Required actions>
A) In the passage on medium wave broadcast antennas, how many ground radials are buried beneath the Classic Vertical's tower?
B) Summarize the passage on medium wave broadcast antennas in two sentences.

Passage to read>

———

Most licensed medium wave stations use an antenna consisting of a tall vertical radiator (a tower) standing on an insulator. Buried just beneath the surface of the earth, 120 evenly-spaced wires radiate out from the base of the tower like spokes in a wheel. These ground radials serve as a counterpoise for the vertical radiator. For lack of a better term, we’ll call this kind of antenna the Classic Vertical.
The chart above shows the relationship of vertical size to performance with
the Classic Vertical. The chart plots the effective field strength (in
millivolts per meter) at a distance of one kilometer, using 1000 watts
of transmitter power, with a simple vertical antenna having a ground
system of 120 radials, each 1/4 wavelength long. This data was gathered in
carefully controlled experiments during the pioneer days of broadcasting.
Note that the effectiveness falls off sharply for antennas less than
0.1 wavelength tall. Peak performance occurs at a height of 0.625
wavelength. (0.625 = 5/8)
Medium wave signals travel by two modes: groundwave and skywave.
The groundwave hugs the earth, and the skywave radiates up toward
the ionosphere and then bounces down to earth hundreds of miles
away (if conditions are favorable). Maximizing the ground-wave is
desirable for local broadcasting, and the Classic Vertical does this
fairly well. Although horizontal dipoles and other types of antennas
were used by AM broadcasters in the 1920s and 30s, almost all licensed
medium wave stations in North America are now using Classic Verticals
or closely related designs.

———

Recorded information>
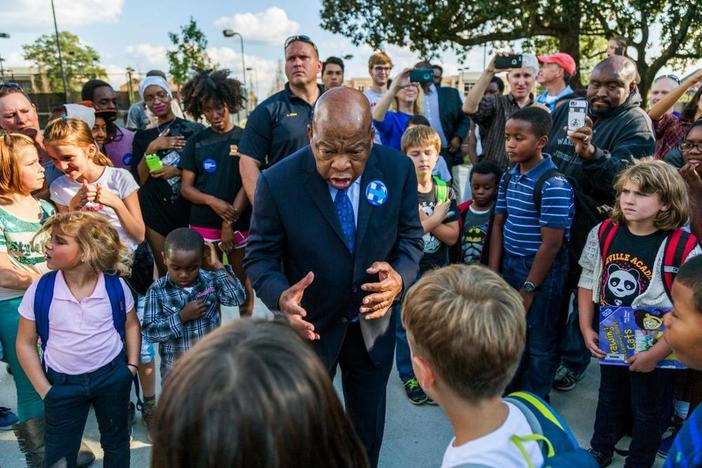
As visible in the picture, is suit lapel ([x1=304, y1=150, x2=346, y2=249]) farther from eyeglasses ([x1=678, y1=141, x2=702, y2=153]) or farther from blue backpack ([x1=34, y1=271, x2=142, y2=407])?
eyeglasses ([x1=678, y1=141, x2=702, y2=153])

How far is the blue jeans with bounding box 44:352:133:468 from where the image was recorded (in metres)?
2.05

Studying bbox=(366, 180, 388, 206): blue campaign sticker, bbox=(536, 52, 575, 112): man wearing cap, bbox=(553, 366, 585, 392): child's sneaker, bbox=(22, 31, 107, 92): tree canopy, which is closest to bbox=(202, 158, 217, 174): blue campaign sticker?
bbox=(366, 180, 388, 206): blue campaign sticker

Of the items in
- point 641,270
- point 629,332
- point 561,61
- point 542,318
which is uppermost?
point 561,61

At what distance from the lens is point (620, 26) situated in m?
10.9

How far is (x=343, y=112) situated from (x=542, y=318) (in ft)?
5.91

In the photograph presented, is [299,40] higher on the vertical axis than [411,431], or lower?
higher

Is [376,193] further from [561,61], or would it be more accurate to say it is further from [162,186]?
[561,61]

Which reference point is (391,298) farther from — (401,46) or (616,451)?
(401,46)

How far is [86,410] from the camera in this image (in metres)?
2.17

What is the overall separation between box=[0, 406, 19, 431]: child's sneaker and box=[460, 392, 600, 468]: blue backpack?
119 inches

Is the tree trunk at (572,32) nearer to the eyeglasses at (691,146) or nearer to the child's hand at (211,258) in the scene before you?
the eyeglasses at (691,146)

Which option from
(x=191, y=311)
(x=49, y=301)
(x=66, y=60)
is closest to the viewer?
(x=49, y=301)

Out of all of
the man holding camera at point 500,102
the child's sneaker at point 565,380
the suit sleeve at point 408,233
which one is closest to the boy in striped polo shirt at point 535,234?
the child's sneaker at point 565,380

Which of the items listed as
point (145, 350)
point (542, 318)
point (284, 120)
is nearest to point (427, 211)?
point (542, 318)
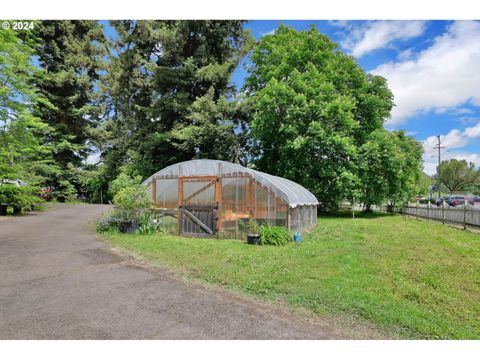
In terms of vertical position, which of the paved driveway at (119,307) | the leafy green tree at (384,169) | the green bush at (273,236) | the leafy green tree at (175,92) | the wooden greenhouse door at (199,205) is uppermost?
the leafy green tree at (175,92)

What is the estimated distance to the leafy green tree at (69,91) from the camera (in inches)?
1066

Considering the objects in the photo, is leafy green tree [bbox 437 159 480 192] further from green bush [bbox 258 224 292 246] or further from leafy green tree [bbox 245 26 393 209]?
green bush [bbox 258 224 292 246]

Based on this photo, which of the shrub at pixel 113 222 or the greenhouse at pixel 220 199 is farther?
the shrub at pixel 113 222

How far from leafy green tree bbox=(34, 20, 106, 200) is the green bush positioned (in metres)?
23.4

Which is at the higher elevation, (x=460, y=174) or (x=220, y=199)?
(x=460, y=174)

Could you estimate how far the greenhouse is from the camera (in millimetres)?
11031

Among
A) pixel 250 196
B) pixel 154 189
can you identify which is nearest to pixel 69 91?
pixel 154 189

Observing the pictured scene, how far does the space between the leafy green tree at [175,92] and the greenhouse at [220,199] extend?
9494 millimetres

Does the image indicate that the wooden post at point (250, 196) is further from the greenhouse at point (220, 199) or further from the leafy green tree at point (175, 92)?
the leafy green tree at point (175, 92)

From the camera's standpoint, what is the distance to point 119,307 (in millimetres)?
4516

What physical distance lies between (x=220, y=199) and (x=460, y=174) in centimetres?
7406

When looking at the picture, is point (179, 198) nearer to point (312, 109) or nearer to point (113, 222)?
point (113, 222)

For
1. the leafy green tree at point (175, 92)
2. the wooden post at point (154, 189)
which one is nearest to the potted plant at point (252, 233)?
the wooden post at point (154, 189)

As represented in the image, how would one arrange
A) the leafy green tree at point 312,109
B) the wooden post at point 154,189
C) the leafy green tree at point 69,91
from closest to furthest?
the wooden post at point 154,189 < the leafy green tree at point 312,109 < the leafy green tree at point 69,91
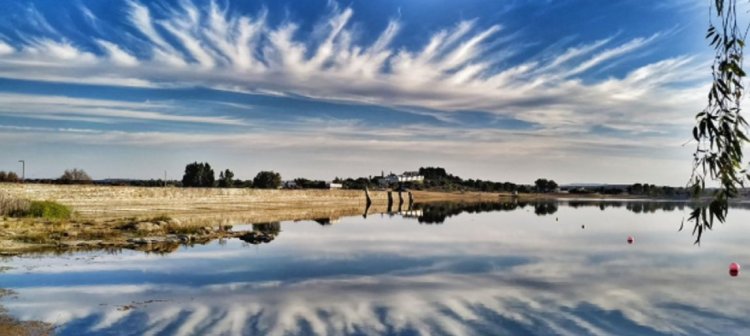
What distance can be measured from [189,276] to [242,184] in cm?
10747

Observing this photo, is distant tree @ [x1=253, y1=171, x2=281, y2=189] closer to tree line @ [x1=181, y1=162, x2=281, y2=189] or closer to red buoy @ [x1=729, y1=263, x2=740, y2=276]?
tree line @ [x1=181, y1=162, x2=281, y2=189]

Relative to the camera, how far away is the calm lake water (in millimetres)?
12852

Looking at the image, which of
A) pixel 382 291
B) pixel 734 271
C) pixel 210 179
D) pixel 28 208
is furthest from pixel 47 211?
pixel 210 179

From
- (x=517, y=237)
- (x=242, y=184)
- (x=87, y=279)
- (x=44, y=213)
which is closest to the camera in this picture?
(x=87, y=279)

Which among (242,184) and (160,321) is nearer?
(160,321)

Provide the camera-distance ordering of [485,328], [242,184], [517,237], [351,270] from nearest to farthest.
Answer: [485,328], [351,270], [517,237], [242,184]

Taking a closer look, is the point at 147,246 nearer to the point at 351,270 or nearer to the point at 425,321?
the point at 351,270

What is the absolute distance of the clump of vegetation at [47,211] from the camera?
1375 inches

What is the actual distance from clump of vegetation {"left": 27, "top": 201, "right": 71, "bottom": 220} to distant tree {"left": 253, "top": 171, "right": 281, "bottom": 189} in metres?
86.1

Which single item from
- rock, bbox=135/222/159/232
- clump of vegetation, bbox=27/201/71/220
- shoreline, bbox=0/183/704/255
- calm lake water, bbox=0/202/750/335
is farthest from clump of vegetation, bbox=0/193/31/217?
calm lake water, bbox=0/202/750/335

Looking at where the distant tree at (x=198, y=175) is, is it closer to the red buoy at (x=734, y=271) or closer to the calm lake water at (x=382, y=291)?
the calm lake water at (x=382, y=291)

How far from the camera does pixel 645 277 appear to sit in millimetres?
20453

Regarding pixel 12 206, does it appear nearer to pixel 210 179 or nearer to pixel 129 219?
pixel 129 219

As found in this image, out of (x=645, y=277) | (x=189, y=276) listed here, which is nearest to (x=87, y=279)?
(x=189, y=276)
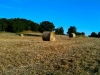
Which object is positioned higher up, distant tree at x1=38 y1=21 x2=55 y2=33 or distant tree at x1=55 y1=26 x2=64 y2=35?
distant tree at x1=38 y1=21 x2=55 y2=33

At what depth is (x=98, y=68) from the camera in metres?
Answer: 7.05

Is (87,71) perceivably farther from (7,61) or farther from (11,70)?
(7,61)

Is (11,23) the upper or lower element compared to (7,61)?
upper

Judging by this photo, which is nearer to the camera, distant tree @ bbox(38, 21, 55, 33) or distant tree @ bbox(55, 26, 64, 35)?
distant tree @ bbox(38, 21, 55, 33)

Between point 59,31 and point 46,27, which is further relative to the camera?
point 59,31

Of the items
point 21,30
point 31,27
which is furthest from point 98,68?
point 31,27

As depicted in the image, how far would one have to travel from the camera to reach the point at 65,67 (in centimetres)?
733

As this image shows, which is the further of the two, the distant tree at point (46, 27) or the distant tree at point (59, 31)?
the distant tree at point (59, 31)

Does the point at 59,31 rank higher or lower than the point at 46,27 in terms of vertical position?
lower

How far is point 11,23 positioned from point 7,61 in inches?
3157

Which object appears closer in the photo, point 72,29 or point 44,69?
point 44,69

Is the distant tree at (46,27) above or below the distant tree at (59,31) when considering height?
above

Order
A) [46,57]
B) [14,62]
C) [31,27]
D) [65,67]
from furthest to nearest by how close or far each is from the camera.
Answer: [31,27]
[46,57]
[14,62]
[65,67]

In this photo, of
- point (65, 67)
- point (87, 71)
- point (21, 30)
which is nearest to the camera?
point (87, 71)
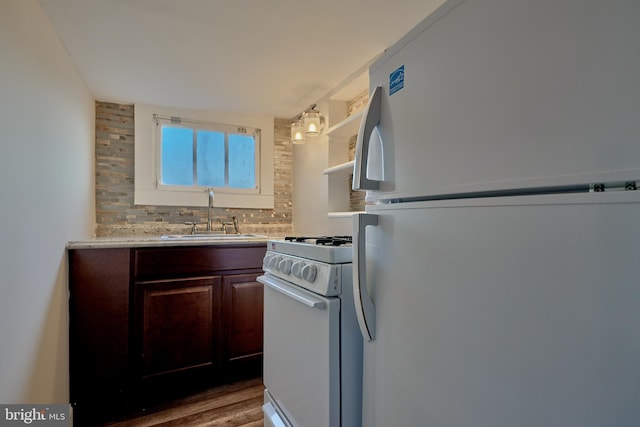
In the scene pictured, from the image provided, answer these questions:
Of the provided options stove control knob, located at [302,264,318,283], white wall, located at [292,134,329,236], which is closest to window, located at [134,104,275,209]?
white wall, located at [292,134,329,236]

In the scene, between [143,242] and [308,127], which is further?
[308,127]

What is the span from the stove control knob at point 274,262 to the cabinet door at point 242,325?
824 millimetres

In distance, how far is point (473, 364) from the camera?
0.55 meters

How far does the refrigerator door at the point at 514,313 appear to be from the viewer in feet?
1.25

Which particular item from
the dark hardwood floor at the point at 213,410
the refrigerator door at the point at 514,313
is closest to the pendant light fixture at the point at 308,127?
the refrigerator door at the point at 514,313

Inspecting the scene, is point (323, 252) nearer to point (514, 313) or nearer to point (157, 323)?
point (514, 313)

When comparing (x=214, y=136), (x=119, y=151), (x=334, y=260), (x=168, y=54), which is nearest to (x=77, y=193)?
(x=119, y=151)

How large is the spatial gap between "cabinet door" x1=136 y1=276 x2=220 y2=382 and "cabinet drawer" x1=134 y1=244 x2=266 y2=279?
6 cm

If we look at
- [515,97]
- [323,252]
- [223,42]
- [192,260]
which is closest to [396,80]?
[515,97]

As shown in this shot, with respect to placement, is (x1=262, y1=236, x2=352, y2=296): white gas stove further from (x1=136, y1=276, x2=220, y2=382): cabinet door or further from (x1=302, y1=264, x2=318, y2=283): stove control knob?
(x1=136, y1=276, x2=220, y2=382): cabinet door

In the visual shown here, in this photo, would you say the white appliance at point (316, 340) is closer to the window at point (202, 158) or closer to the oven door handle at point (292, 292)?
the oven door handle at point (292, 292)

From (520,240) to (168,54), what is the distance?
6.87ft

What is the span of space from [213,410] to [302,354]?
111 centimetres

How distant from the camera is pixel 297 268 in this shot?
3.71 ft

———

Solutions>
A) 120 evenly spaced wires

B) Most licensed medium wave stations use a Classic Vertical antenna, a tall tower on an insulator with 120 buried ground radials serving as a counterpoise, and its effectiveness drops sharply below 0.1 wavelength in height and peaks at 0.625 wavelength. Because medium wave signals travel as groundwave and skywave and the Classic Vertical maximizes the groundwave fairly well for local broadcasting, almost all licensed medium wave stations in North America now use it or closely related designs.